PHOTO: City Councilman Ulrich has filed paperwork with the city Board of Elections to create an exploratory committee – and inch closer toward announcing that he’s ready to take on Mayor de Blasio in 2017. Courtesy of Iraq and Afghanistan Veterans of America
By Michael V. Cusenza
Does City Councilman Eric Ulrich (R-Ozone Park) want to be the 110th mayor of New York City?

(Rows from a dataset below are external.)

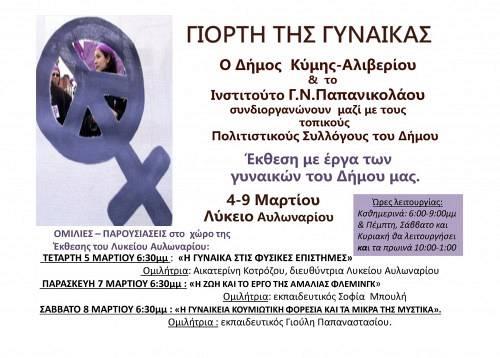 Γιορτή της γυναίκας, στο λύκειο Αυλωναρίου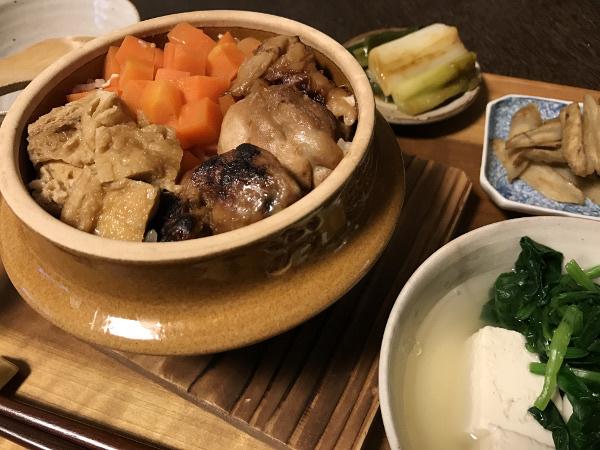 Apr04_三食釜めし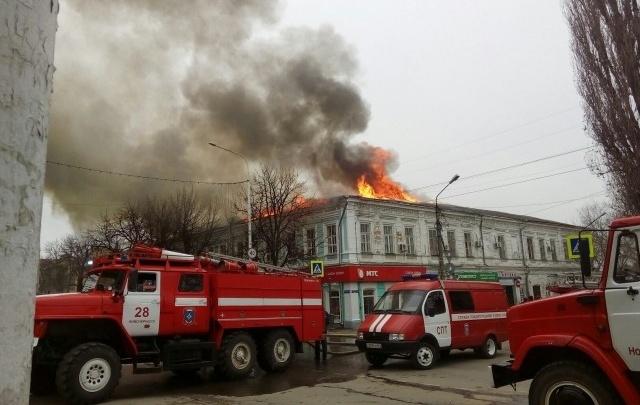 На главврача поликлиники Новочеркасска завели дело из-за пожара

The latest trail of – unofficial, off-the-record – bread crumbs seems to lead in that direction; whether that route terminates at Gracie Mansion remains to be seen.

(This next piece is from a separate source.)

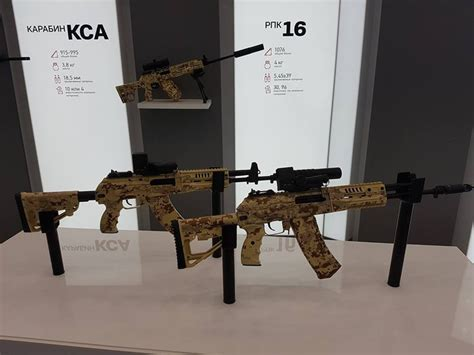 New Russian Contract Ak-12 Mag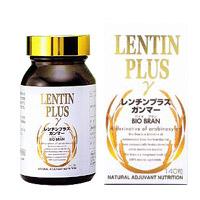 LENTIN PLUSγ(500mg×140capsules) arabinoxylan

However, what is thoroughly evident and utterly undeniable is the erstwhile GOP wunderkind’s disapproval of the policies of that Yorkville residence’s current tenant.
“I think it’s clear we can’t have Bill de Blasio for four more years,” Ulrich, 31, told the New York Daily News last week.
In that same exclusive report, the News revealed that the Ozone Park native has filed paperwork with the City Board of Elections to set up “Ulrich 2017,” an unspecified exploratory committee, though it is widely believed to be the first step of a marathon mayoral run to oust Democrat de Blasio in the fall of 2017.
“Eric Ulrich has all the qualifications needed to be a great Mayor for New York City,” said Republican State Committeewoman Joann Ariola. “He continues to have a successful career as a public servant for the 32nd Council District, as well as serving in a citywide capacity as chair of the Veterans Committee. Additionally, Eric is a strong advocate for education, small business, civil rights, public safety, quality of life in our communities, and making sure that the constituents he serves receive the services promised to them by the City of New York.”
This isn’t the first time Ulrich’s name has been raised as a possible challenger to the incumbent. In February, published reports had Ulrich being courted by state GOP Chairman Ed Cox, Queens Republican Party Chairman Bob Turner, and Joe Lhota, who ran unsuccessfully against de Blasio in the 2013 race to succeed three-term Mayor Michael Bloomberg.
“Like so many New Yorkers, Councilman Ulrich is concerned about the future of our city,” an Ulrich spokesman said at the time. “While he appreciates the encouragement of friends and supporters alike, he is not a declared candidate for Mayor at this time. His primary focus remains serving the needs of his constituents and fighting for New York City’s large and diverse Veterans community.”